- [Tasks to complete]:
1. According to the Pierre Montlaur biography, which club produced him?
2. Extend the Pierre Montlaur biography with a few more sentences, picking up after its final line.

- [Passage shown]:
Content starts

Pierre Montlaur
- Born: 7 February 1963 Castelsarrasin, France
- Died: 27 January 2024 (aged 60) Bordeaux, France
- Height: 5 ft 8 in (173 cm)
- Weight: 166 lb (75 kg)

Rugby union career
- Position: Fullback / Fly-half

International career
- Years: Team / Apps / (Points)
- 1992–94: France / 2 / (2)

= Pierre Montlaur =

France international rugby union player

Pierre Montlaur (7 February 1963 — 27 January 2024) was a French rugby union international player.

A CA Castelsarrasin product, Montlaur played his rugby mostly as a fly-half and fullback.

Content ends

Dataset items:
Content starts

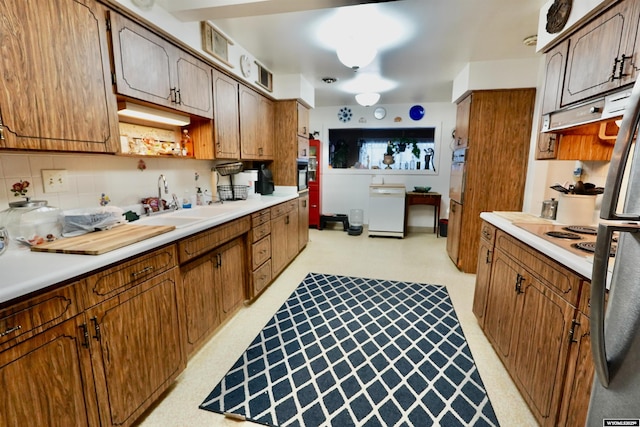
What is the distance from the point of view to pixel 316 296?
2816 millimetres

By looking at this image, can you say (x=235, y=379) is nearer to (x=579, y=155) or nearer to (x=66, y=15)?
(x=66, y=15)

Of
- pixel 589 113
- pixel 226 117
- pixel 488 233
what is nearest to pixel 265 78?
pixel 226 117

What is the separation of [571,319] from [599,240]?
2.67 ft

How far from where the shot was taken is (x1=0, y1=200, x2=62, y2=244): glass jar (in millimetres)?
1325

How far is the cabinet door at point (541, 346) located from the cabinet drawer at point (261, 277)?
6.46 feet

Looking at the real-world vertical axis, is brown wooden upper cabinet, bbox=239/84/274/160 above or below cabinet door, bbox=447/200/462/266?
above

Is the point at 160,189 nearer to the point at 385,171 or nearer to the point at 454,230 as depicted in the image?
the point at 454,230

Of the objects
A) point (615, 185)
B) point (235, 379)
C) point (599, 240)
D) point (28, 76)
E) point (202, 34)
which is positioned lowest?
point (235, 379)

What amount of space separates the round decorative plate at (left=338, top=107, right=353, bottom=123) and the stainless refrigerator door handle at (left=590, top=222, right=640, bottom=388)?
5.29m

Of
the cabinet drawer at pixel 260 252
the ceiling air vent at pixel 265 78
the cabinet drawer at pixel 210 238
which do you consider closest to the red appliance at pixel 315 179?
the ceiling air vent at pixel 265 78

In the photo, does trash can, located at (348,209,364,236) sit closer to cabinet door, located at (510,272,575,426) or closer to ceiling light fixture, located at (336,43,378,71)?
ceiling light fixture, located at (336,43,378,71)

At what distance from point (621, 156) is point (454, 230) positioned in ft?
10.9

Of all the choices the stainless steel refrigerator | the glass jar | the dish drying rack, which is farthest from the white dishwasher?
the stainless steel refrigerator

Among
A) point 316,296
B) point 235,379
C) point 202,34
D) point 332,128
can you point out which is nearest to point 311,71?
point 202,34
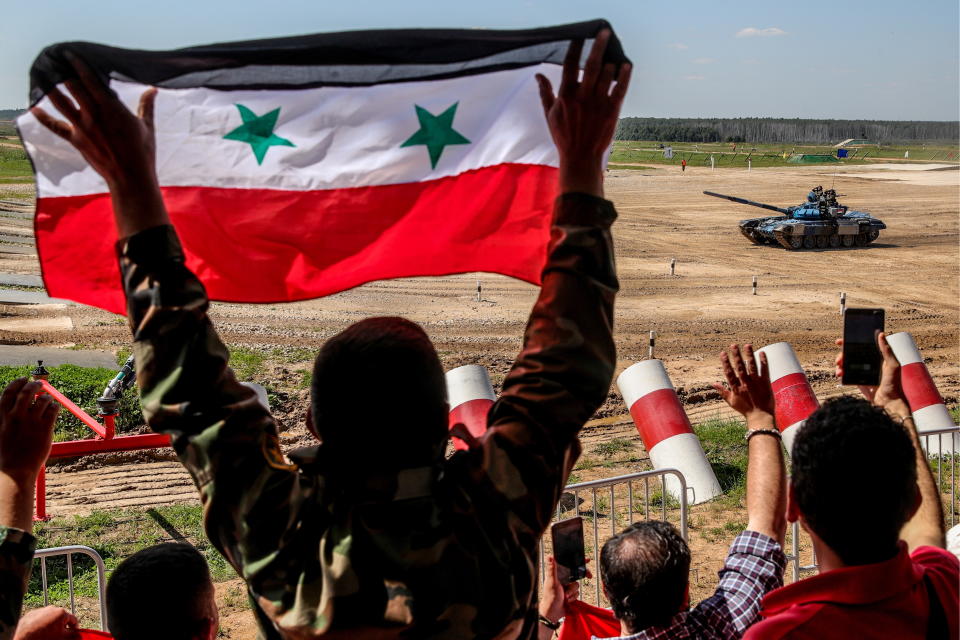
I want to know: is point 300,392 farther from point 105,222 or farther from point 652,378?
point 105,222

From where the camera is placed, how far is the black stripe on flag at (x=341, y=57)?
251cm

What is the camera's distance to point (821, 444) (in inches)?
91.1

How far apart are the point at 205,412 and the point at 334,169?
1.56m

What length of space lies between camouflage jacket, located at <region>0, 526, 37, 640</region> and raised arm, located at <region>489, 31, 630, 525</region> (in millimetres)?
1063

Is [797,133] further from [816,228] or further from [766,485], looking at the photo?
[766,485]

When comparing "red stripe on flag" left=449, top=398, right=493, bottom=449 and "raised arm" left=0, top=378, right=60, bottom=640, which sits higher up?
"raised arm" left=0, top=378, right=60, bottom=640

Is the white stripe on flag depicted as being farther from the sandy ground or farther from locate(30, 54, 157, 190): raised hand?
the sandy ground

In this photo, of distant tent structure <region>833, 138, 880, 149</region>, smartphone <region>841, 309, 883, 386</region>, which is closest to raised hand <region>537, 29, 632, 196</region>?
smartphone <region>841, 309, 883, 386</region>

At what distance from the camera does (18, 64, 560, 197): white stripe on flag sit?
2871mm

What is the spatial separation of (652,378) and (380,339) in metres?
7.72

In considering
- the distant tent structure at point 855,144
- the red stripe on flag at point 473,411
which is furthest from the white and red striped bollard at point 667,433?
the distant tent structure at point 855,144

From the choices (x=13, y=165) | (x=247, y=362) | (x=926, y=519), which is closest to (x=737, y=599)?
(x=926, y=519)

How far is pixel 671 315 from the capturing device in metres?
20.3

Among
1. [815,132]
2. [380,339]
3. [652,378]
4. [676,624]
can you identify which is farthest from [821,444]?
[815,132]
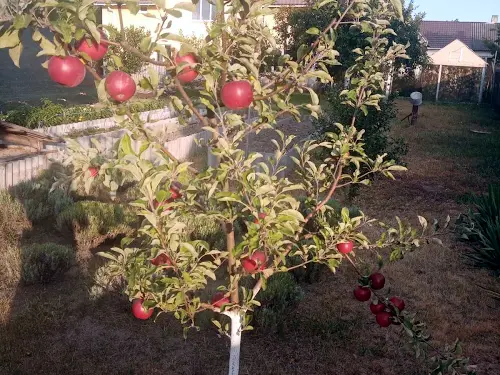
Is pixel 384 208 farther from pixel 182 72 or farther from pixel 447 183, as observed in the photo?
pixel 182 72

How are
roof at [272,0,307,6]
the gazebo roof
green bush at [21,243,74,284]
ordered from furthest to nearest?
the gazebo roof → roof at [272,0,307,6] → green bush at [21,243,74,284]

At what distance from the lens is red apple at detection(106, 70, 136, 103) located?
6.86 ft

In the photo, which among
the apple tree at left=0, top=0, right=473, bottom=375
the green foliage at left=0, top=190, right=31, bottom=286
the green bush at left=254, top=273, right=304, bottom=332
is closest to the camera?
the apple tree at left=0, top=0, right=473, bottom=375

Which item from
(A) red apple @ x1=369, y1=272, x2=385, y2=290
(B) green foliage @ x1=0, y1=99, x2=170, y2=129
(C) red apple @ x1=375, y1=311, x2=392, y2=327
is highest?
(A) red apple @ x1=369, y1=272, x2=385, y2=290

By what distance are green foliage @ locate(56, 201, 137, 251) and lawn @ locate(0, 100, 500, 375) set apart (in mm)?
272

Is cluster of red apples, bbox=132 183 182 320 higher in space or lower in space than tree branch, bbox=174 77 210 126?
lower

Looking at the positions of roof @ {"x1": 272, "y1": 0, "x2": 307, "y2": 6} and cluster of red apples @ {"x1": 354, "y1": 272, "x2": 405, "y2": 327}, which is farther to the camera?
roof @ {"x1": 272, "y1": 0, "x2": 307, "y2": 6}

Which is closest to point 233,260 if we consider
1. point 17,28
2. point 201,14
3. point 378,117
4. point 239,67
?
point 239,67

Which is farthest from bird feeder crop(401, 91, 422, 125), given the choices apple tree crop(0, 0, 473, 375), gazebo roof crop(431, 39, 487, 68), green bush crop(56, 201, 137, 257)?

Content ends

- [Task-by-task answers]:
1. CA Castelsarrasin.

2.
Montlaur amassed 1,504 points for SU Agen and played in three championship finals with the club. He lost his first final in 1984 when he had the misfortune of being one of the players that missed a shot in a penalty shootout, before winning his only Brennus Shield in 1988, kicking a drop-goal in SU Agen's 9–3 triumph over Stadoceste Tarbais.

In 1992, Montlaur gained two France caps, coming on off the bench in matches against England and Scotland.

Montlaur was a coach on the CA Brive team which won the 1996–97 Heineken Cup, taking charge of the backs.

Montlaur died from motor neurone disease in Bordeaux, on 27 January 2024, at the age of 60.